What is needed: Pull out each line of the data below that contains the string "средне", and copy those lines in full.

%%

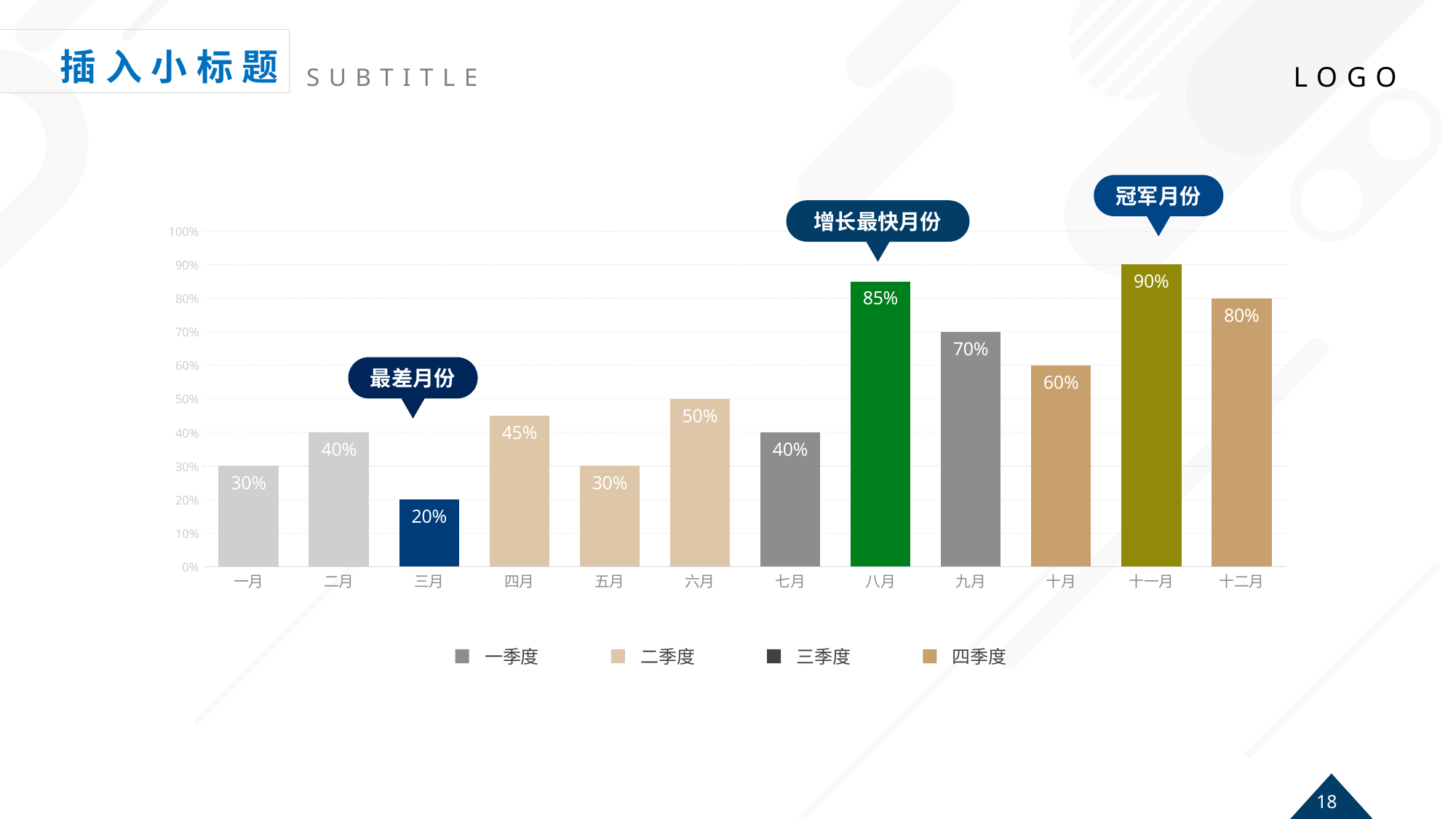
How many months are shown on the x axis? 12 Which month has the highest value? 十一月 How many series does the legend list? 4 What is the value for 八月? 85% Which month has the lowest value? 三月 Is the value for 四月 greater or less than 40%? greater Which month is labelled with the callout 增长最快月份? 八月 What is the value for 十二月? 80% Which is larger, the value for 九月 or the value for 六月? 九月 What is the value for 三月? 20% What kind of chart is shown on the slide? bar chart What is the difference between the values for 十一月 and 十月? 30%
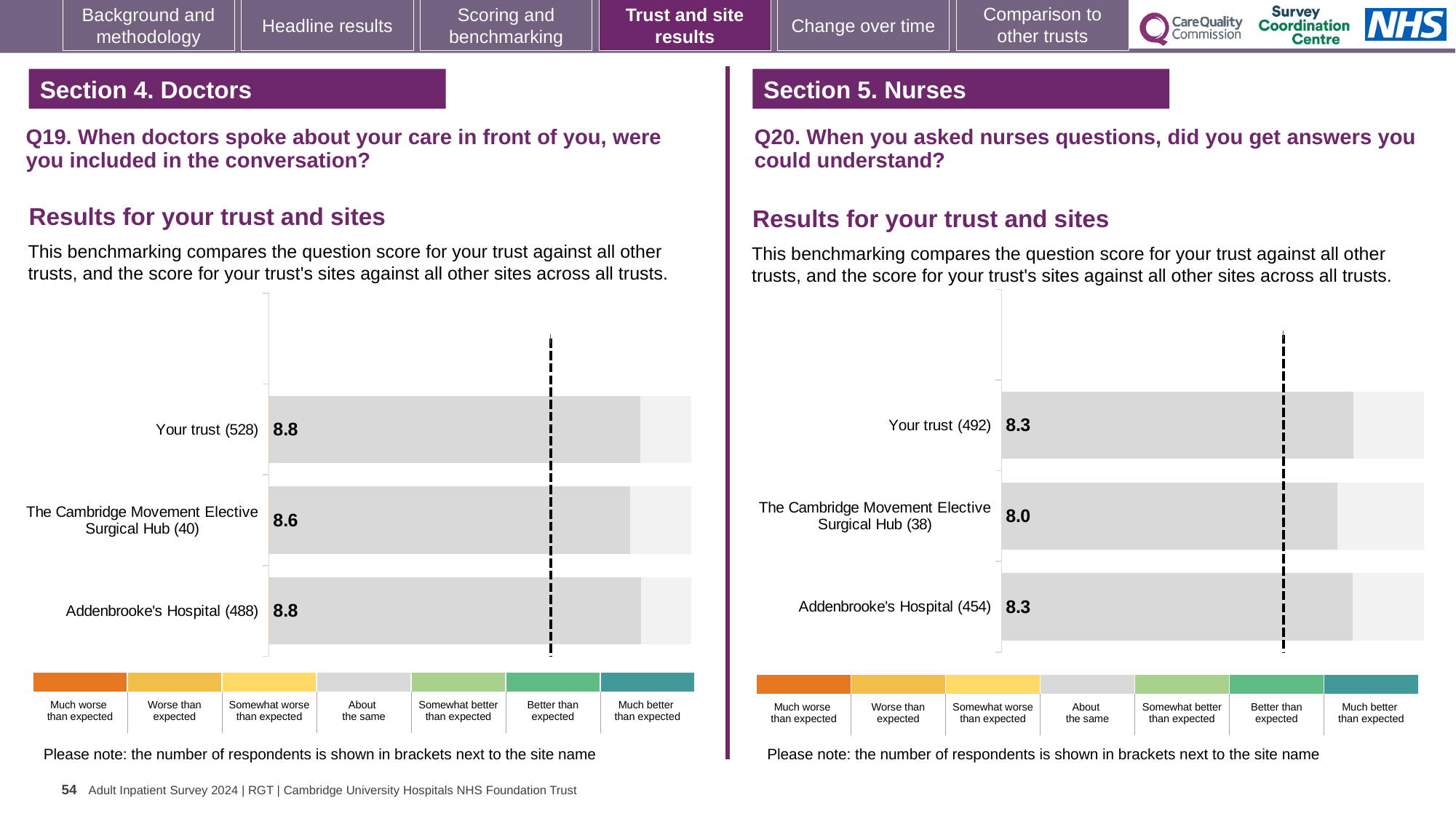
On the Q20 chart (right, Nurses), which has the higher score: Your trust or The Cambridge Movement Elective Surgical Hub? Your trust On the Q19 chart (left, Doctors), what is the difference between the score for Your trust and the score for The Cambridge Movement Elective Surgical Hub? 0.2 What kind of chart is used on the Q20 chart (right, Nurses)? Bar chart On the Q20 chart (right, Nurses), what is the score for The Cambridge Movement Elective Surgical Hub? 8.0 On the Q19 chart (left, Doctors), what is the score for The Cambridge Movement Elective Surgical Hub? 8.6 On the Q20 chart (right, Nurses), which site or trust has the lowest score? The Cambridge Movement Elective Surgical Hub On the Q19 chart (left, Doctors), how many respondents are shown in brackets for Addenbrooke's Hospital? 488 On the Q19 chart (left, Doctors), which site or trust has the lowest score? The Cambridge Movement Elective Surgical Hub On the Q19 chart (left, Doctors), what is the score for Your trust? 8.8 How many bars are plotted on the Q19 chart (left, Doctors)? 3 On the Q20 chart (right, Nurses), what is the score for Addenbrooke's Hospital? 8.3 On the Q20 chart (right, Nurses), what is the difference between the score for Addenbrooke's Hospital and the score for The Cambridge Movement Elective Surgical Hub? 0.3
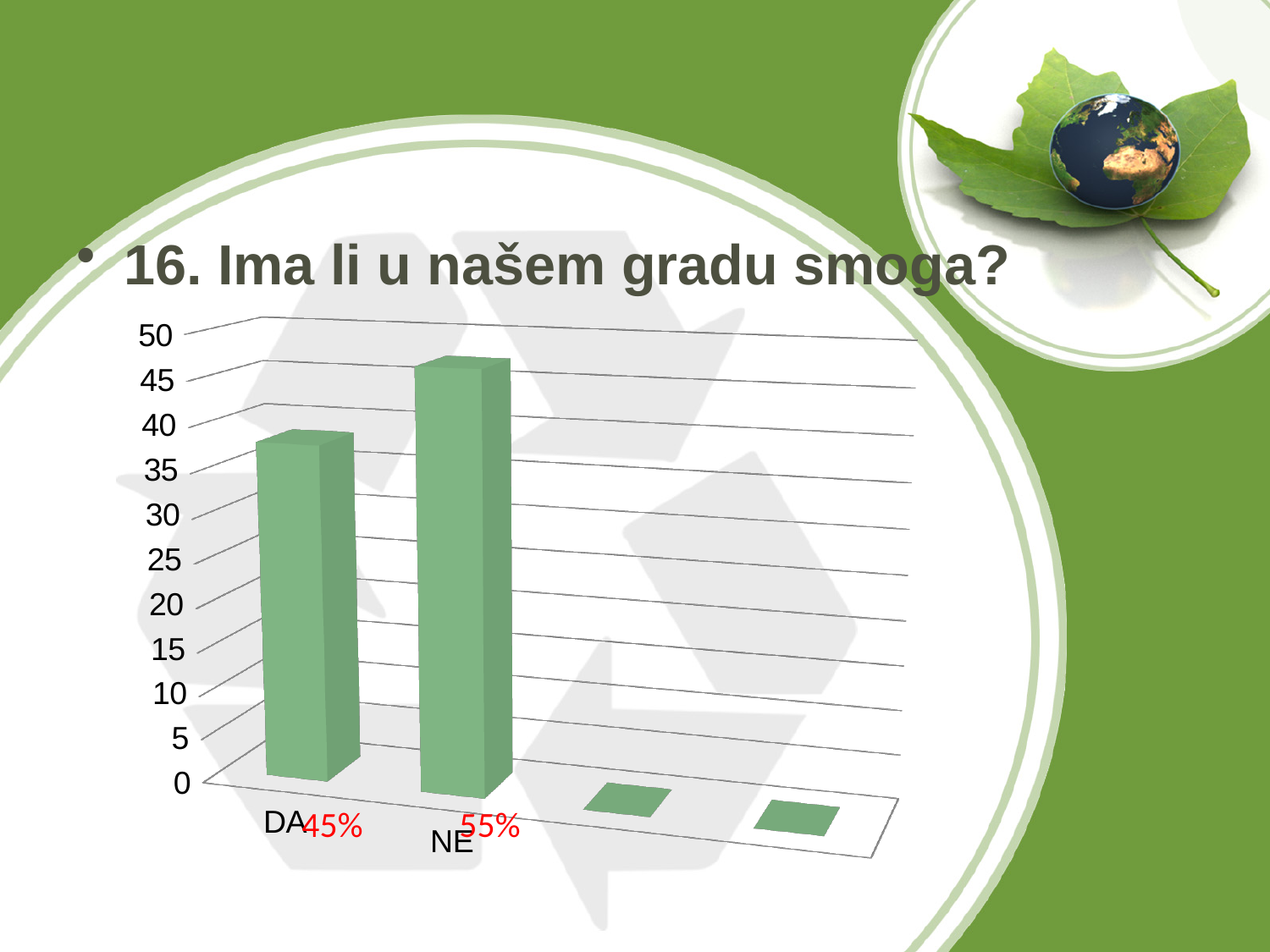
What percentage is shown for the NE category? 55% What kind of chart is shown on the slide? bar chart What percentage is shown for the DA category? 45% What is the difference between the percentages shown for NE and DA? 10% Which is larger, the value for DA or the value for NE? NE Is the bar for DA greater or less than 30 on the vertical axis? greater Which category has the highest value, DA or NE? NE What colour are the bars in the chart? green Which category has the lowest value, DA or NE? DA What is the title of the chart on the slide? 16. Ima li u našem gradu smoga? Is the bar for NE greater or less than 40 on the vertical axis? greater Is the bar for DA greater or less than 45 on the vertical axis? less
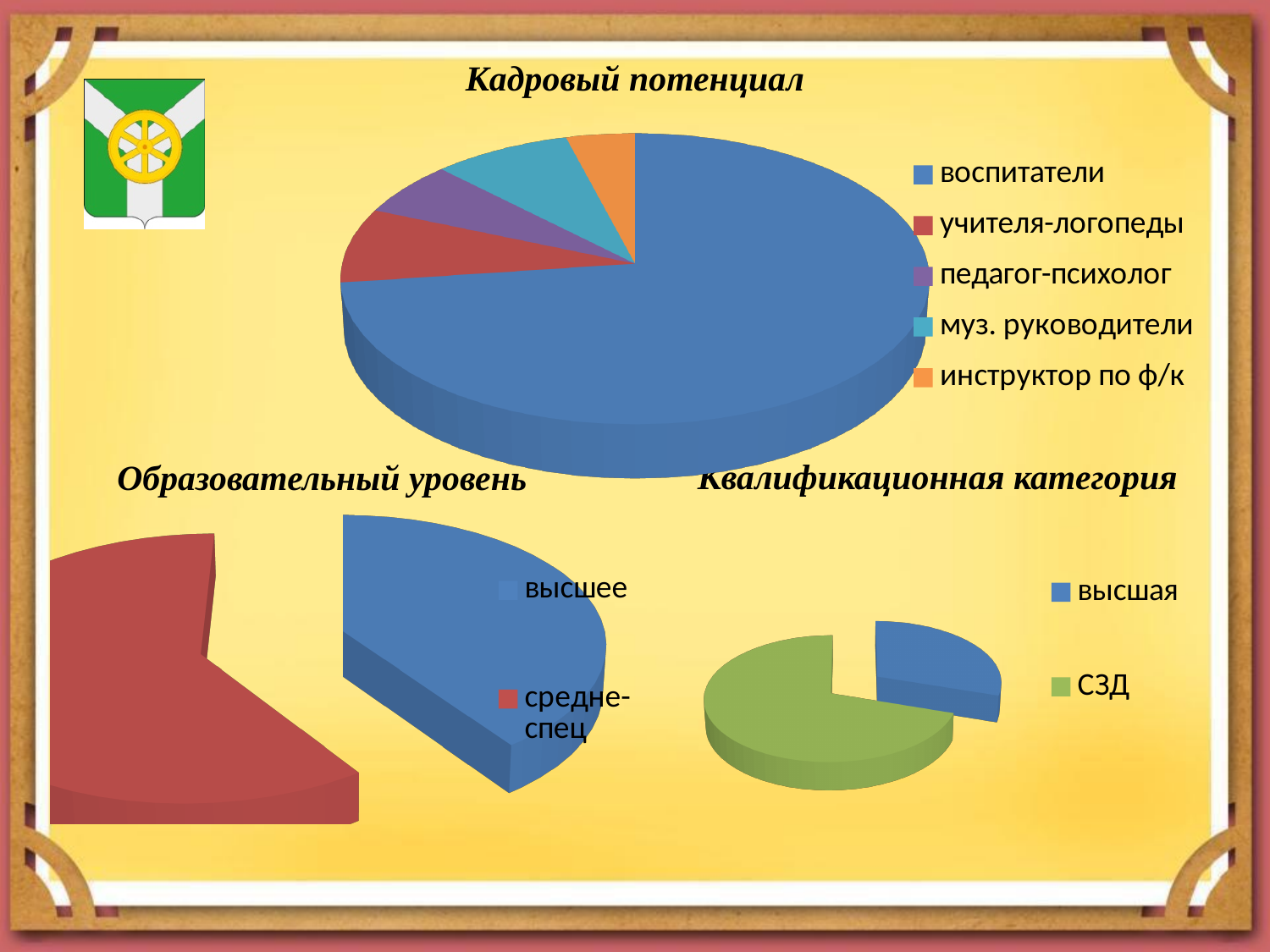
In the "Квалификационная категория" chart, which category has the smallest slice? высшая In the "Кадровый потенциал" chart, how many categories does the legend list? 5 In the "Образовательный уровень" chart, how many categories are shown? 2 What kind of chart is the "Квалификационная категория" chart? pie chart In the "Кадровый потенциал" chart, which colour represents муз. руководители? teal In the "Кадровый потенциал" chart, which slice is larger: воспитатели or учителя-логопеды? воспитатели In the "Кадровый потенциал" chart, which category has the largest slice? воспитатели What kind of chart is the "Образовательный уровень" chart? pie chart In the "Квалификационная категория" chart, how many categories does the legend list? 2 What kind of chart is the "Кадровый потенциал" chart? pie chart In the "Квалификационная категория" chart, which category has the largest slice? СЗД In the "Образовательный уровень" chart, which slice is larger: высшее or средне-спец? средне-спец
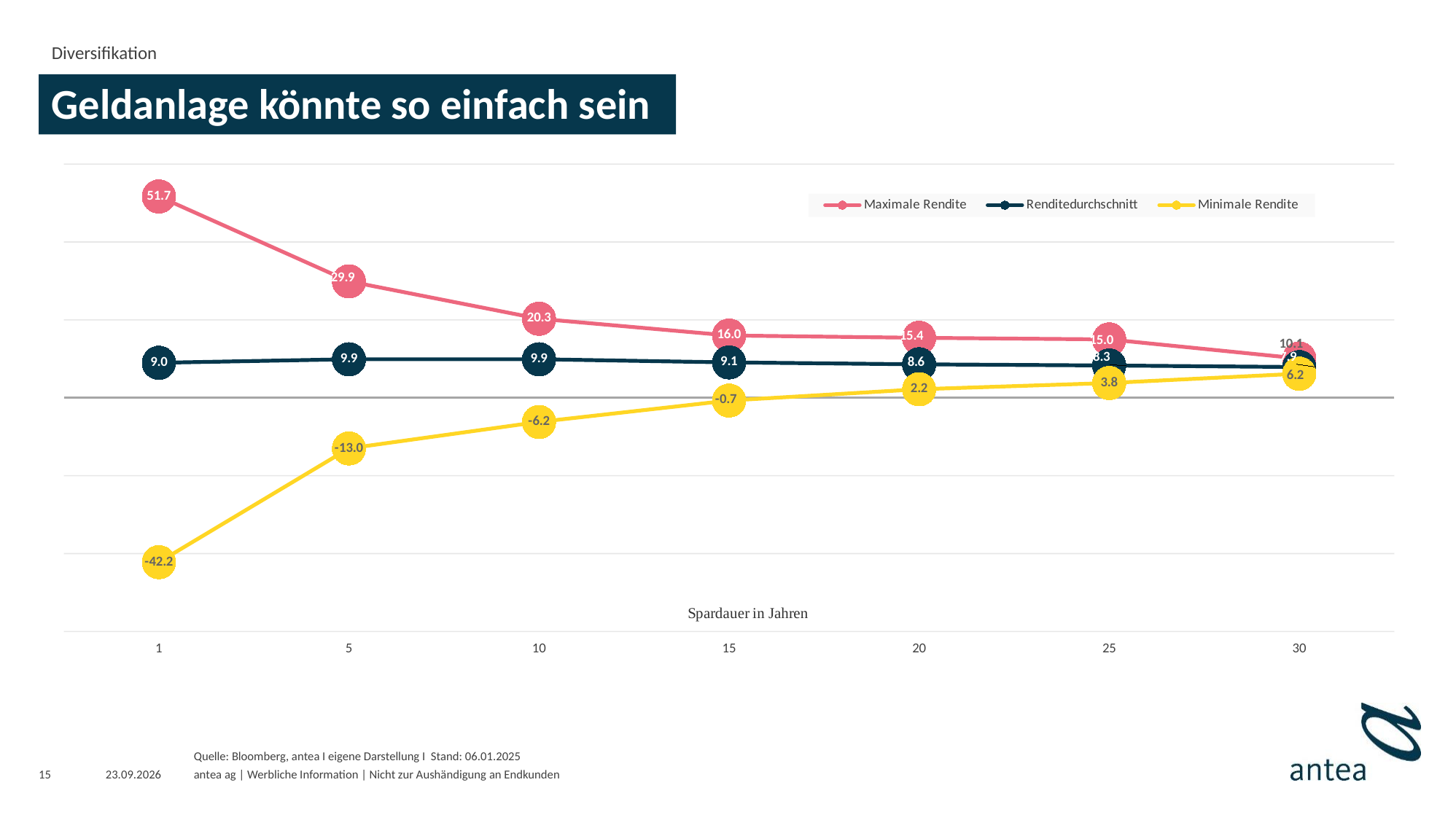
At which Spardauer is Minimale Rendite lowest? 1 What is the value of Minimale Rendite at a Spardauer of 10 years? -6.2 How many points on the x axis (Spardauer in Jahren) are plotted for each series? 7 At which Spardauer is Maximale Rendite highest? 1 What is the value of Renditedurchschnitt at a Spardauer of 5 years? 9.9 Does Maximale Rendite rise or fall as the Spardauer increases? fall What is the difference between Maximale Rendite and Minimale Rendite at a Spardauer of 1 year? 93.9 What is the value of Maximale Rendite at a Spardauer of 1 year? 51.7 Which is larger: Minimale Rendite at 20 years or at 25 years? 25 years What is the value of Minimale Rendite at a Spardauer of 1 year? -42.2 How many series does the legend list? 3 What kind of chart is shown on the slide? line chart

%%

Solution to this problem:
In the "Квалификационная категория" chart, which category has the smallest slice? высшая In the "Кадровый потенциал" chart, how many categories does the legend list? 5 In the "Образовательный уровень" chart, how many categories are shown? 2 What kind of chart is the "Квалификационная категория" chart? pie chart In the "Кадровый потенциал" chart, which colour represents муз. руководители? teal In the "Кадровый потенциал" chart, which slice is larger: воспитатели or учителя-логопеды? воспитатели In the "Кадровый потенциал" chart, which category has the largest slice? воспитатели What kind of chart is the "Образовательный уровень" chart? pie chart In the "Квалификационная категория" chart, how many categories does the legend list? 2 What kind of chart is the "Кадровый потенциал" chart? pie chart In the "Квалификационная категория" chart, which category has the largest slice? СЗД In the "Образовательный уровень" chart, which slice is larger: высшее or средне-спец? средне-спец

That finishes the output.